--- START ---

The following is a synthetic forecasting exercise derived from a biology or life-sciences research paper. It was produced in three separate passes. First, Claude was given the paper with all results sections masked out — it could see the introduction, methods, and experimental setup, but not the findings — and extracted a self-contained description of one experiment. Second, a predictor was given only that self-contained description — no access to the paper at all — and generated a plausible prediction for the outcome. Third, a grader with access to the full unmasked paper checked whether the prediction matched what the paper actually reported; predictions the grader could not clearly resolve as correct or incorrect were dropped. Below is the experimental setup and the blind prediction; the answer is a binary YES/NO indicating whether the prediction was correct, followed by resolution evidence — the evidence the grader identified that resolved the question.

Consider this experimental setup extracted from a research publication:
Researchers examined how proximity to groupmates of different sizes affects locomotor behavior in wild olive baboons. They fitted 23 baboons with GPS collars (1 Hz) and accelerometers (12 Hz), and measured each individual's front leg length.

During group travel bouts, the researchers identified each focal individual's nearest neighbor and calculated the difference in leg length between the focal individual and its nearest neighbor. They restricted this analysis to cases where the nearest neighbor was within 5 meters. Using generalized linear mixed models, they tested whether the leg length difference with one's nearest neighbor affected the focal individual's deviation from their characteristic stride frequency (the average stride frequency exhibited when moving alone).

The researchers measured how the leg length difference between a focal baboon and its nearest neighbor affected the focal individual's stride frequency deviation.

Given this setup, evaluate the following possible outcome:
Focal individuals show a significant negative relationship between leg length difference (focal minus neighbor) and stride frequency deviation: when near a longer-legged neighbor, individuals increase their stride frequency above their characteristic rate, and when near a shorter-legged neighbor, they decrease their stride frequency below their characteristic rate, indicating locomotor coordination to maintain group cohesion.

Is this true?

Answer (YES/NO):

--- END ---

### TASK REQUIREMENTS
Write down, word for word, the lines above from the one containing "Consider this experimental" through the one containing "Given this setup, evaluate", both ends included.

### RESULT BELOW
Consider this experimental setup extracted from a research publication:
Researchers examined how proximity to groupmates of different sizes affects locomotor behavior in wild olive baboons. They fitted 23 baboons with GPS collars (1 Hz) and accelerometers (12 Hz), and measured each individual's front leg length.

During group travel bouts, the researchers identified each focal individual's nearest neighbor and calculated the difference in leg length between the focal individual and its nearest neighbor. They restricted this analysis to cases where the nearest neighbor was within 5 meters. Using generalized linear mixed models, they tested whether the leg length difference with one's nearest neighbor affected the focal individual's deviation from their characteristic stride frequency (the average stride frequency exhibited when moving alone).

The researchers measured how the leg length difference between a focal baboon and its nearest neighbor affected the focal individual's stride frequency deviation.

Given this setup, evaluate the following possible outcome:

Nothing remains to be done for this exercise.